Welcome to 2025, the year in which Casa da Música celebrates its 20th anniversary. Over this time, we have given the stage to artists and projects from the most diverse eras, geographies, cultures, and aesthetic movements. It is a legacy that honors us and a starting point for designing the new season, whose first festival, Caminhos Cruzados (Crossed Paths), celebrates precisely the meeting of diversity under the common denominator of music.

The New Year’s Concert takes us on a journey through the Viennese salons, with their always charming and lively waltzes, polkas, and marches, setting the perfect tone to embrace another turn around the sun.

Francisco Costa and Yoav Levanon, two young talents, are the protagonists of the recitals that inaugurate the Piano Series, both taking place in January. The first is a Portuguese pianist and opens the season with a concert filled with 20th-century Russian music. The second, an Israeli prodigy widely regarded as one of the greatest future names of the instrument, presents a programme of extraordinary virtuosity, offering us works by Bach, Chopin, and Liszt.

Piano enthusiasts can also appreciate Levanon’s musical prowess in another setting, alongside our Symphony Orchestra, under the direction of the acclaimed Russian conductor Anna Rakitina. Together, they will perform another technically demanding masterpiece: Rhapsody on a Theme of Paganini by Rachmaninoff. With a double presence at the Caminhos Cruzados festival – discussed in more detail in the next pages (Tónica) – the oldest of our in-house ensembles concludes the month with symphonies by three giants: Mozart, Mendelssohn, and Brahms.

From other areas of music, we welcome names such as the ever-unpredictable David Bruno, who presents his new album, Paradise Village; the trio GoGo Penguin, armed with the emotive and cinematic Everything is Going to Be OK, a record that fuses jazz, electronic, hip hop, rock, and classical music; and the project Wanderer Songs, which offers us an artistic reinterpretation of the musical and human legacy of José Afonso.

It is also worth exploring the educational activities scheduled for this first month of the year, keeping an eye on the school concerts and discovering the itinerary of the 16th Open Course in Music History, whose initial module takes place entirely in January and explores the evolution of the piano over the centuries.

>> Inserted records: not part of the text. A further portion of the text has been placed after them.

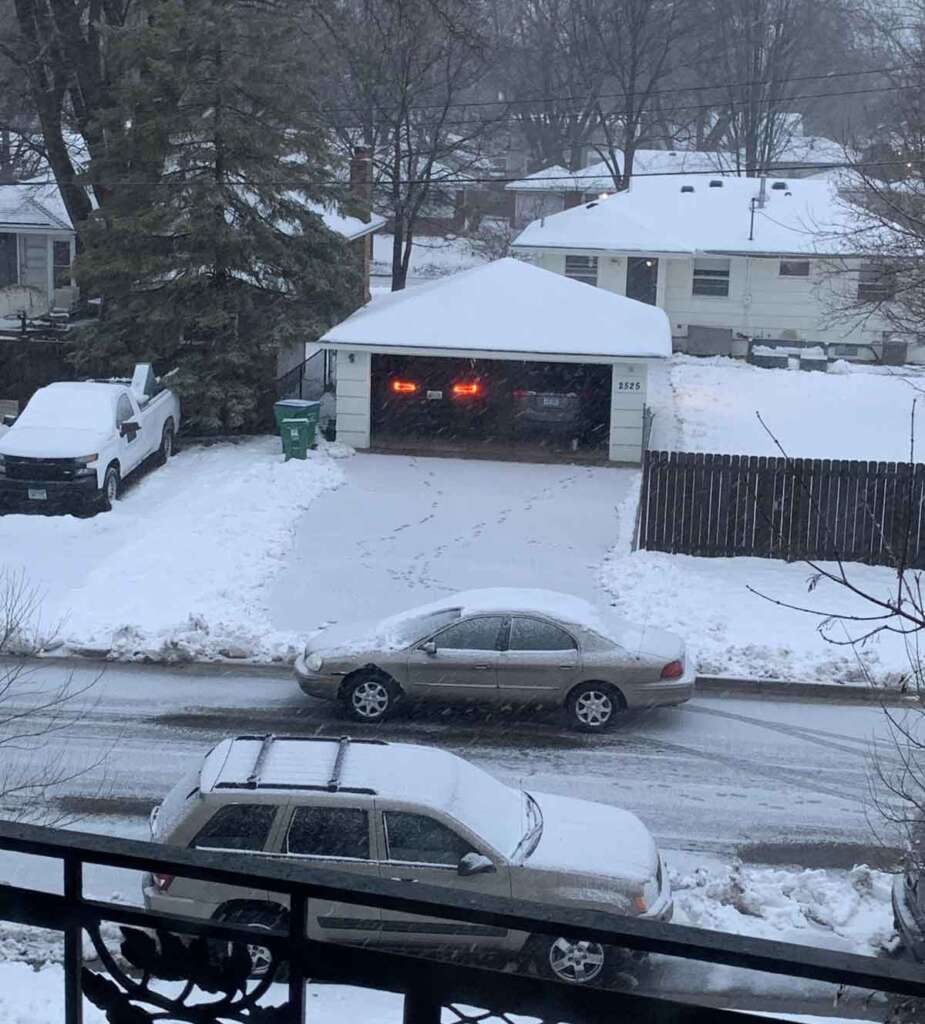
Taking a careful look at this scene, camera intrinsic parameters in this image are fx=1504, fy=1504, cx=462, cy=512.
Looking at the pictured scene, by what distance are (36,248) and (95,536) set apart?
74.8 feet

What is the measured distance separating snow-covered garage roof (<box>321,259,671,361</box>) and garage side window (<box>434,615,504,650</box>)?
13.2 metres

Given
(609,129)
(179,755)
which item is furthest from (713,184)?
(179,755)

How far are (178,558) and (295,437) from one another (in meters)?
6.82

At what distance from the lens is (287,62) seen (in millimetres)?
28516

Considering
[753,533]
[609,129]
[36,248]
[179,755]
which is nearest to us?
[179,755]

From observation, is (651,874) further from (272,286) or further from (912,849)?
(272,286)

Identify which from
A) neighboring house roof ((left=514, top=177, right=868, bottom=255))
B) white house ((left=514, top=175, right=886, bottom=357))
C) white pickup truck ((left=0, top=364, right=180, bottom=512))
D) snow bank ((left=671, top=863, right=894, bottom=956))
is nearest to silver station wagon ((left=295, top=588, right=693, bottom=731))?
snow bank ((left=671, top=863, right=894, bottom=956))

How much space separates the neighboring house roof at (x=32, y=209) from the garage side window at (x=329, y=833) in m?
33.5

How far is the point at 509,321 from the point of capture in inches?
1156

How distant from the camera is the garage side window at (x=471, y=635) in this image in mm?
15117

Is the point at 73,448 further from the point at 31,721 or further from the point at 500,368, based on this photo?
the point at 500,368

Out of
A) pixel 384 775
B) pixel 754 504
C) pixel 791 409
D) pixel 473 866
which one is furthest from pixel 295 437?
pixel 473 866

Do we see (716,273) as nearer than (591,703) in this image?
No

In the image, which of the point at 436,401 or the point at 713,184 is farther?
the point at 713,184
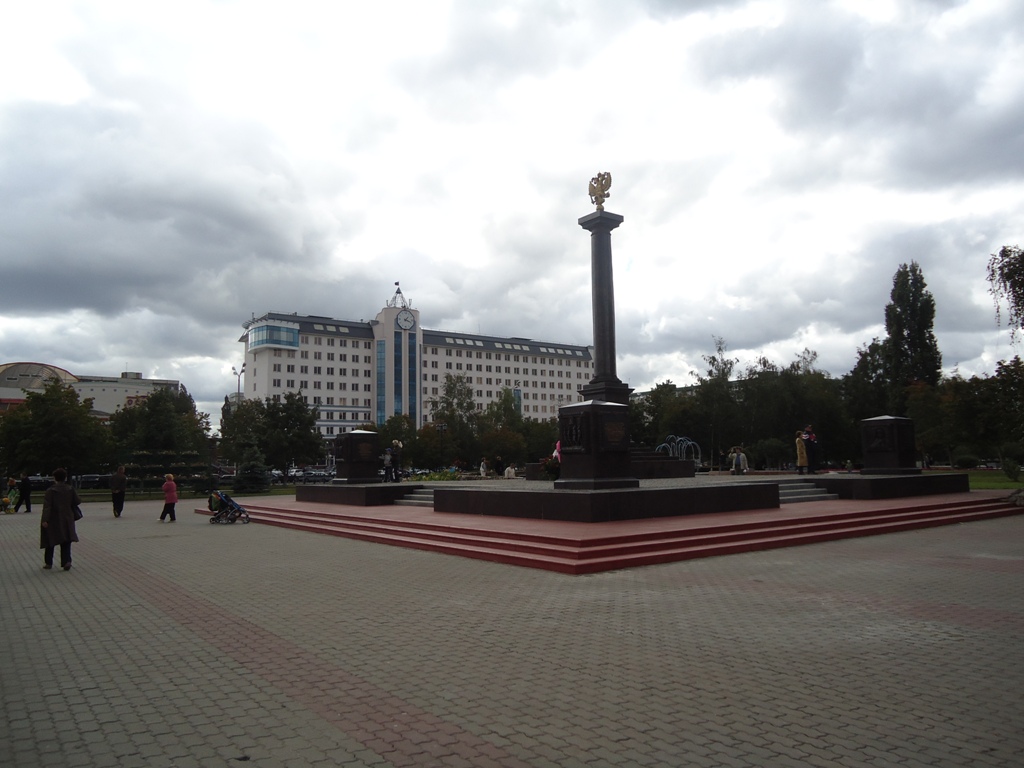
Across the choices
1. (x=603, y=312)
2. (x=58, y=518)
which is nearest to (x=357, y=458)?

With that said, it is time to turn through the pages of this Partitura, and among the many diverse offerings we present, make your choices. Happy reading and a prosperous New Year – preferably with the best music, in our company.

TONIC

Since 2007, Casa da Música has opened its doors to allow a composer to make it their home as well – we call this the “Composer in Residence.” For an entire year, the programming seeks to create a sonic portrait of the chosen figure, exploring their various creative stages, while also stimulating and supporting the composition of new works, which are later premiered by the resident ensembles. All of this takes place in an environment that fosters an intense and rich exchange between composer, performer, and audience. Those who have followed Casa da Música over the years may have encountered figures like Emmanuel Nunes, Kaija Saariaho, Pascal Dusapin, Sir Harrison Birtwistle, Rebecca Saunders, Vasco Mendonça, and many others in the corridors or in Sala Suggia. In this year of Caminhos Cruzados (Crossed Paths), we hand over the keys to Liza Lim, an Australian composer who has lived in Brunei, Southeast Asia, and studied in Amsterdam. A composer, professor, and researcher, Liza Lim focuses on creating music rooted in collaborative and transcultural practices.

LOVE Under construction

What was originally planned as a 200-square-meter residence is now an imposing cultural building, included by the British newspaper The Times among the five most representative architectural works of the first decade of the 21st century. The story will not be unfamiliar to those who followed the construction of Casa da Música, as it was never kept secret: Rem Koolhaas, the project’s architect, was the first to recount it. After all, if transparency – understood as the visual continuity between interior and exterior – was the building’s defining characteristic, it made sense to be consistent and not conceal its distant origins.